Non-Employee Director Compensation Policy
Non-Employee Director Compensation Policy
Each member of the Board of Directors (the “Board”) of IN8bio, Inc. (the “Company”) who is not also serving as an employee of the Company or any of its subsidiaries (each such member, an “Non-Employee Director”) will be eligible to receive the compensation described in this Non-Employee Director Compensation Policy (this “Policy”) for his or her Board service. Unless otherwise defined herein, capitalized terms used in this Policy will have the meaning given to such terms in the Company’s 2020 Equity Incentive Plan or any successor equity incentive plan (the “Plan”).
This Policy will be effective upon the execution of the underwriting agreement between the Company and the underwriter(s) managing the initial public offering of the Company’s common stock. This Policy may be amended at any time in the sole discretion of the Board or the Compensation Committee of the Board.
|I.||Annual Cash Compensation|
Each Non-Employee Director will be entitled to receive the following annual cash retainers for service on the Board:
Annual Board Service Retainer:
|·||All Non-Employee Directors: $35,000|
|·||Non-Executive Chairperson (additional retainer): $65,000|
Annual Committee Member Service Retainer:
|·||Member of the Audit Committee: $7,500|
|·||Member of the Compensation Committee: $5,000|
|·||Member of the Nominating and Corporate Governance Committee: $4,000|
Annual Committee Chair Service Retainer (in lieu of Committee Member Service Retainer):
|·||Chairperson of the Audit Committee: $22,500|
|·||Chairperson of the Compensation Committee: $15,000|
|·||Chairperson of the Nominating and Corporate Governance Committee: $12,000|
The annual cash retainers set forth above will be payable in equal quarterly installments, payable in arrears on the last day of each fiscal quarter in which the service occurred, prorated for any partial quarter of service (based on the number of days served in the applicable position divided by the total number of days in the quarter). All annual cash fees are vested upon payment.
All stock options granted under this Policy will be nonstatutory stock options, with an exercise price per share equal to 100% of the Fair Market Value (as defined in the Plan) of the underlying common stock on the date of grant, and a term of 10 years from the date of grant (subject to earlier termination in connection with a termination of service as provided in the Plan).
A. Automatic Equity Grants.
1. Initial Grant. For each Non-Employee Director who is first elected or appointed to the Board following the effective date of this Policy, on the date of such Non-Employee Director’s initial election or appointment to the Board (or, if such date is not a market trading day, the first market trading day thereafter), the Non-Employee Director will be automatically, and without further action by the Board or Compensation Committee of the Board, granted a stock option to purchase a number of shares of the Company’s common stock equal to 21,000 shares of the Company’s common stock. The shares subject to each such stock option will vest monthly over a three-year period, subject to the Non-Employee Director’s Continuous Service (as defined in the Plan) on each vesting date.

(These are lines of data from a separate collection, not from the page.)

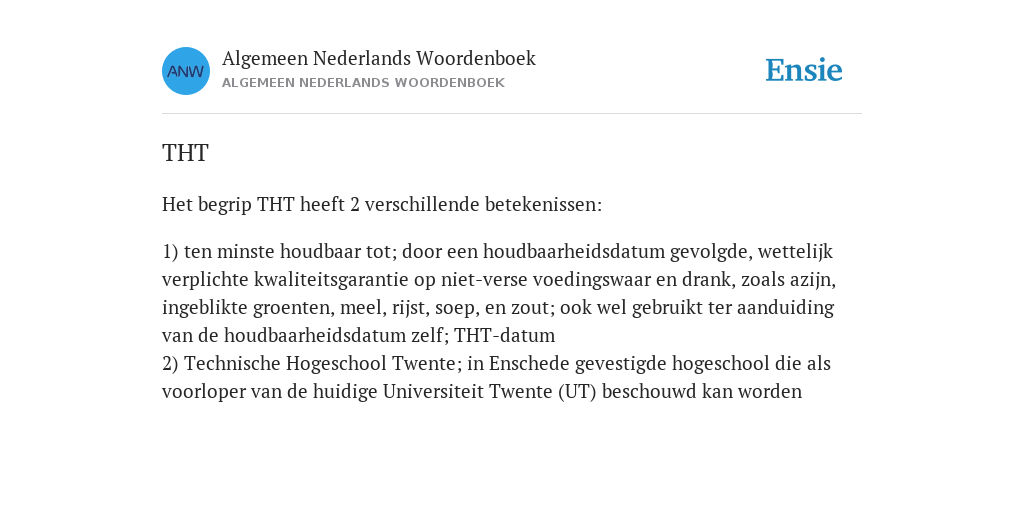 ANW

Algemeen Nederlands Woordenboek
ALGEMEEN NEDERLANDS WOORDENBOEK

Ensie

THT

Het begrip THT heeft 2 verschillende betekenissen:

1) ten minste houdbaar tot; door een houdbaarheidsdatum gevolgde, wettelijk verplichte kwaliteitsgarantie op niet-verse voedingswaar en drank, zoals azijn, ingeblikte groenten, meel, rijst, soep, en zout; ook wel gebruikt ter aanduiding van de houdbaarheidsdatum zelf; THT-datum
2) Technische Hogeschool Twente; in Enschede gevestigde hogeschool die als voorloper van de huidige Universiteit Twente (UT) beschouwd kan worden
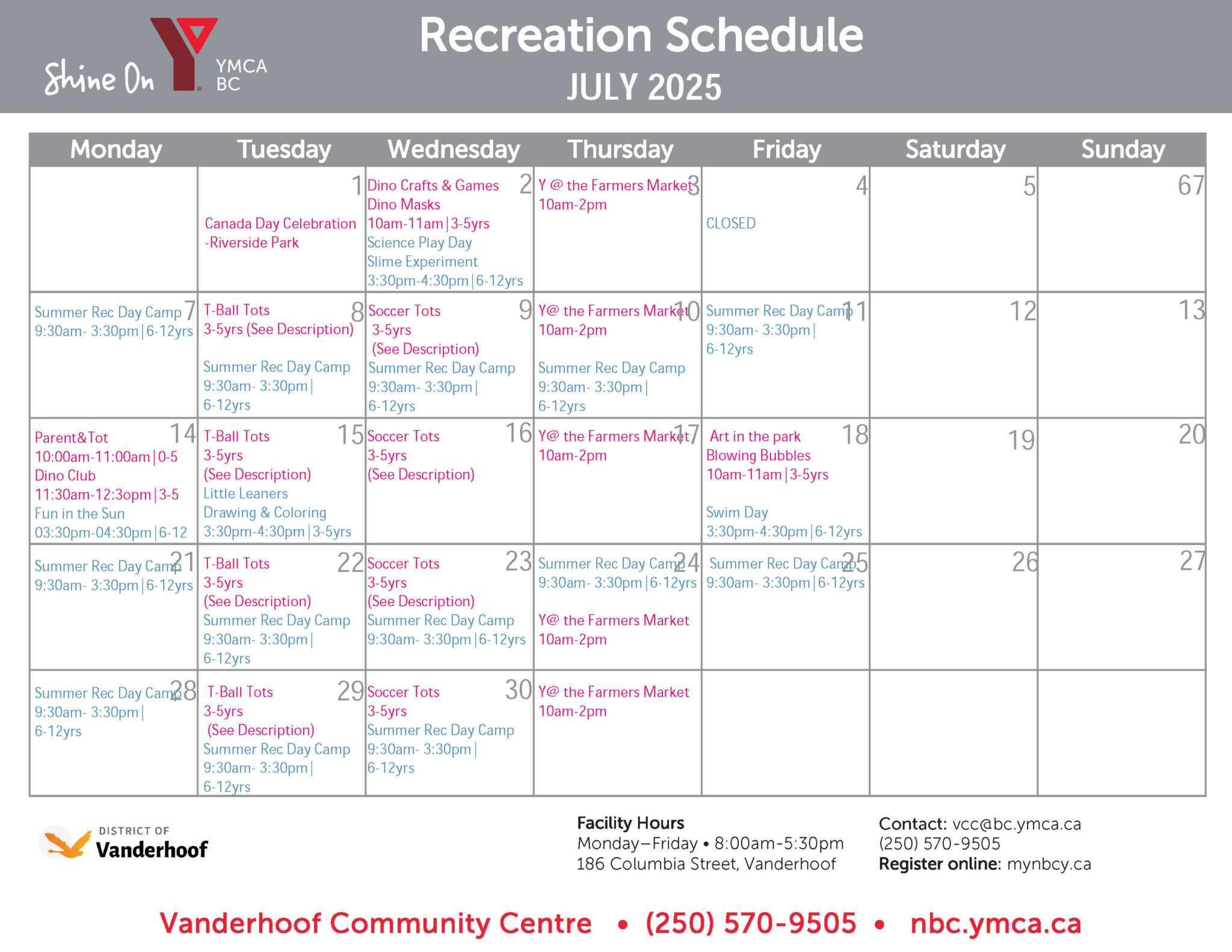 Shine On YMCA BC

Recreation Schedule
JULY 2025

| Monday | Tuesday | Wednesday | Thursday | Friday | Saturday | Sunday |
|---|---|---|---|---|---|---|
| | 1 Canada Day Celebration -Riverside Park | 2 Dino Crafts & Games Dino Masks 10am-11am\|3-5yrs Science Play Day Slime Experiment 3:30pm-4:30pm\|6-12yrs | 3 Y @ the Farmers Market 10am-2pm | 4 CLOSED | 5 | 67 |
| 7 Summer Rec Day Camp 9:30am- 3:30pm\|6-12yrs | 8 T-Ball Tots 3-5yrs (See Description) Summer Rec Day Camp 9:30am- 3:30pm\| 6-12yrs | 9 Soccer Tots 3-5yrs (See Description) Summer Rec Day Camp 9:30am- 3:30pm\| 6-12yrs | 10 Y@ the Farmers Market 10am-2pm Summer Rec Day Camp 9:30am- 3:30pm\| 6-12yrs | 11 Summer Rec Day Camp 9:30am- 3:30pm\| 6-12yrs | 12 | 13 |
| 14 Parent&Tot 10:00am-11:00am\|0-5 Dino Club 11:30am-12:3opm\|3-5 Fun in the Sun 03:30pm-04:30pm\|6-12 | 15 T-Ball Tots 3-5yrs (See Description) Little Leaners Drawing & Coloring 3:30pm-4:30pm\|3-5yrs | 16 Soccer Tots 3-5yrs (See Description) | 17 Y@ the Farmers Market 10am-2pm | 18 Art in the park Blowing Bubbles 10am-11am\|3-5yrs Swim Day 3:30pm-4:30pm\|6-12yrs | 19 | 20 |
| 21 Summer Rec Day Camp 9:30am- 3:30pm\|6-12yrs | 22 T-Ball Tots 3-5yrs (See Description) Summer Rec Day Camp 9:30am- 3:30pm\| 6-12yrs | 23 Soccer Tots 3-5yrs (See Description) Summer Rec Day Camp 9:30am- 3:30pm\|6-12yrs | 24 Summer Rec Day Camp 9:30am- 3:30pm\|6-12yrs Y@ the Farmers Market 10am-2pm | 25 Summer Rec Day Camp 9:30am- 3:30pm\|6-12yrs | 26 | 27 |
| 28 Summer Rec Day Camp 9:30am- 3:30pm\| 6-12yrs | 29 T-Ball Tots 3-5yrs (See Description) Summer Rec Day Camp 9:30am- 3:30pm\| 6-12yrs | 30 Soccer Tots 3-5yrs Summer Rec Day Camp 9:30am- 3:30pm\| 6-12yrs | Y@ the Farmers Market 10am-2pm | | | |

DISTRICT OF Vanderhoof

Facility Hours
Monday–Friday • 8:00am-5:30pm
186 Columbia Street, Vanderhoof

Contact: vcc@bc.ymca.ca
(250) 570-9505
Register online: mynbcy.ca

Vanderhoof Community Centre • (250) 570-9505 • nbc.ymca.ca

2. Annual Grant. On the date of each annual stockholder meeting of the Company held after the Effective Date, each Non-Employee Director who continues to serve as a non-employee member of the Board following such stockholder meeting will be automatically, and without further action by the Board or Compensation Committee of the Board, granted a stock option to purchase 10,500 shares of the Company’s common stock (the “Annual Grant”). The shares subject to the Annual Grant will vest in equal monthly installments over the 12 months following the date of grant, provided that the Annual Grant will in any case be fully vested on the date of Company’s next annual stockholder meeting, subject to the Non-Employee Director’s Continuous Service (as defined in the Plan) through such vesting date.
3. Change in Control. Notwithstanding the foregoing, for each Non-Employee Director who remains in Continuous Service as of, or immediately prior to, a Change in Control, the equity awards that were granted pursuant to this Policy will become fully vested immediately prior to such Change in Control.
|III.||Non-Employee Director Compensation Limit|
Notwithstanding anything herein to the contrary, the cash compensation and equity compensation that each Non-Employee Director is entitled to receive under this Policy shall be subject to the limits set forth in Section 3(d) of the Plan.
|IV.||Ability to Decline Compensation|
A Non-Employee Director may decline all or any portion of his or her compensation under this Policy by giving notice to the Company prior to the date such cash is earned or such equity awards are to be granted, as the case may be.
The Company will reimburse each Non-Employee Director for ordinary, necessary and reasonable out-of-pocket travel expenses to cover in-person attendance at and participation in Board and committee meetings; provided, that the Non-Employee Director timely submits to the Company appropriate documentation substantiating such expenses in accordance with the Company’s travel and expense policy, as in effect from time to time.